• Task requirements: Edit the records below, replacing each "white tent pole" with "white support pole" and leaving everything else unchanged.

• Record extracts:
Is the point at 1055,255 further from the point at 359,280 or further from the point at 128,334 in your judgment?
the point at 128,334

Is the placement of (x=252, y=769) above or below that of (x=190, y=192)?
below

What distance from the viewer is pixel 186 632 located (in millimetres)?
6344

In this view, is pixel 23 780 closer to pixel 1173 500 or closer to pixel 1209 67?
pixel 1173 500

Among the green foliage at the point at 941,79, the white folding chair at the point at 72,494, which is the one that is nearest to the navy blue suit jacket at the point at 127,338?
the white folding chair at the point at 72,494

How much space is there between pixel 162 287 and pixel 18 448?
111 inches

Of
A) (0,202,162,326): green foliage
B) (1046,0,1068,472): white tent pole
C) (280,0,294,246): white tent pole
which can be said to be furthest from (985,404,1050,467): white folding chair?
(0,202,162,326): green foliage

• Exercise answer:
Is the point at 1055,255 further from the point at 359,280 or further from the point at 128,334 in your judgment?
the point at 128,334

Is the placement of (x=252, y=769) above or below that of (x=190, y=192)?
below

What distance from the viewer is pixel 186 632 located (in millimetres)?
6344

In this view, is pixel 23 780 closer to pixel 1173 500 or closer to pixel 1209 67?
pixel 1173 500

Among the green foliage at the point at 941,79, the white folding chair at the point at 72,494, which is the one that is nearest to the navy blue suit jacket at the point at 127,338?
the white folding chair at the point at 72,494

How much space is there between pixel 162 287 and pixel 18 448?
111 inches

Of
A) (0,202,162,326): green foliage
B) (1046,0,1068,472): white support pole
C) (280,0,294,246): white support pole
which can be said to be furthest from (985,404,1050,467): white folding chair?
(0,202,162,326): green foliage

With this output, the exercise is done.